PROBLEM REQUIREMENTS:
Format the lines as a Markdown table with the columns "Row" and "Line," leaving out blank lines. Begin at the line that has "From nearest to farthest, order the objects" and stop after the last line.

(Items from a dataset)
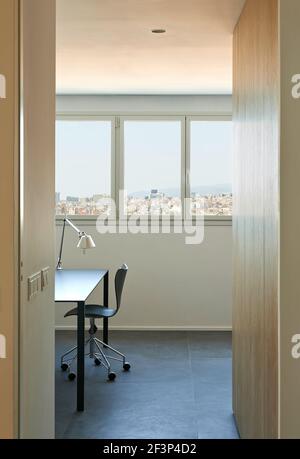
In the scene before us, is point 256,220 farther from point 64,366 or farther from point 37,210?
point 64,366

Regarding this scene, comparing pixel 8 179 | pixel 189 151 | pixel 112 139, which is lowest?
pixel 8 179

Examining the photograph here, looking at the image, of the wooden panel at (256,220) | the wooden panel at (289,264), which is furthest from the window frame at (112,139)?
the wooden panel at (289,264)

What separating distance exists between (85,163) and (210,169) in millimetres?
1499

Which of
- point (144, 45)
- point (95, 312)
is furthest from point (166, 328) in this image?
point (144, 45)

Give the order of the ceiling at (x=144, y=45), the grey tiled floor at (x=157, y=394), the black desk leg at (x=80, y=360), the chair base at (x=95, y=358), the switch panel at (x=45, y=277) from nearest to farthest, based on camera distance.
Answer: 1. the switch panel at (x=45, y=277)
2. the ceiling at (x=144, y=45)
3. the grey tiled floor at (x=157, y=394)
4. the black desk leg at (x=80, y=360)
5. the chair base at (x=95, y=358)

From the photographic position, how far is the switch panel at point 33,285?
7.99 feet

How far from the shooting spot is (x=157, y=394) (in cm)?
449

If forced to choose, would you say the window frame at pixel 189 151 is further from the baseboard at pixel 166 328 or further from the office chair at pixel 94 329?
the office chair at pixel 94 329

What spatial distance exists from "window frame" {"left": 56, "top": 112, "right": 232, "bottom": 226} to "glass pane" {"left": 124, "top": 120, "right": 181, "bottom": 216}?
0.16 feet

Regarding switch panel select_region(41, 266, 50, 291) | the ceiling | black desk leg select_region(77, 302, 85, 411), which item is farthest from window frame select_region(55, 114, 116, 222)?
switch panel select_region(41, 266, 50, 291)

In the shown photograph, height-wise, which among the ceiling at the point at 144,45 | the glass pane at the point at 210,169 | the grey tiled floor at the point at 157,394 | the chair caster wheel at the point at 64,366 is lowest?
the grey tiled floor at the point at 157,394

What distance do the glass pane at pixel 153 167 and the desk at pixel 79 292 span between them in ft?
3.96
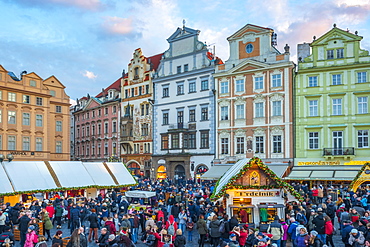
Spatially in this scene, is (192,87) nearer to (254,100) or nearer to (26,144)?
(254,100)

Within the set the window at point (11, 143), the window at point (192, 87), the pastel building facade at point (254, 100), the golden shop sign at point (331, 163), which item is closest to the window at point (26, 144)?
the window at point (11, 143)

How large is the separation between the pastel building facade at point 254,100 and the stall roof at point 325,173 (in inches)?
74.3

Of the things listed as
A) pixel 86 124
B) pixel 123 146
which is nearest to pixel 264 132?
pixel 123 146

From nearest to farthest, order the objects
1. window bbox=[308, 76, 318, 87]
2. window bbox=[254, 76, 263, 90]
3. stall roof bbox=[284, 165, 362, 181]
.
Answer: stall roof bbox=[284, 165, 362, 181] → window bbox=[308, 76, 318, 87] → window bbox=[254, 76, 263, 90]

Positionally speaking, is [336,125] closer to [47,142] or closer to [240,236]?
[240,236]

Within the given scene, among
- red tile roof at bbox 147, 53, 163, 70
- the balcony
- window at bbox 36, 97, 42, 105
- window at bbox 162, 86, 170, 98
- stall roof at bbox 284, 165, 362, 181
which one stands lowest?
stall roof at bbox 284, 165, 362, 181

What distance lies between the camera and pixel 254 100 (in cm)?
3866

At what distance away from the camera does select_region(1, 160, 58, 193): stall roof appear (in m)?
23.7

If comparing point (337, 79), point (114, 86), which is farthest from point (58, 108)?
point (337, 79)

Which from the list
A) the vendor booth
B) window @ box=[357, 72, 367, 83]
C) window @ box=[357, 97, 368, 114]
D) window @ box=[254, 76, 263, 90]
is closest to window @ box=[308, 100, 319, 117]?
window @ box=[357, 97, 368, 114]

SOLUTION FOR THIS TASK:
| Row | Line |
|---|---|
| 1 | From nearest to farthest, order the objects |
| 2 | 1. window bbox=[308, 76, 318, 87] |
| 3 | 2. window bbox=[254, 76, 263, 90] |
| 4 | 3. stall roof bbox=[284, 165, 362, 181] |
| 5 | . |
| 6 | Answer: stall roof bbox=[284, 165, 362, 181] → window bbox=[308, 76, 318, 87] → window bbox=[254, 76, 263, 90] |
| 7 | Positionally speaking, is [336,125] closer to [47,142] or closer to [240,236]? |
| 8 | [240,236] |
| 9 | Within the given scene, among |
| 10 | - red tile roof at bbox 147, 53, 163, 70 |
| 11 | - the balcony |
| 12 | - window at bbox 36, 97, 42, 105 |
| 13 | - window at bbox 162, 86, 170, 98 |
| 14 | - stall roof at bbox 284, 165, 362, 181 |
| 15 | which one stands lowest? |
| 16 | stall roof at bbox 284, 165, 362, 181 |
| 17 | What distance lies between the camera and pixel 254 100 (in cm)? |
| 18 | 3866 |
| 19 | At what distance away from the camera does select_region(1, 160, 58, 193): stall roof appear (in m)? |
| 20 | 23.7 |
| 21 | If comparing point (337, 79), point (114, 86), which is farthest from point (58, 108)? |
| 22 | point (337, 79) |
| 23 | Which from the list |
| 24 | A) the vendor booth |
| 25 | B) window @ box=[357, 72, 367, 83] |
| 26 | C) window @ box=[357, 97, 368, 114] |
| 27 | D) window @ box=[254, 76, 263, 90] |
| 28 | is closest to window @ box=[308, 100, 319, 117]? |
| 29 | window @ box=[357, 97, 368, 114] |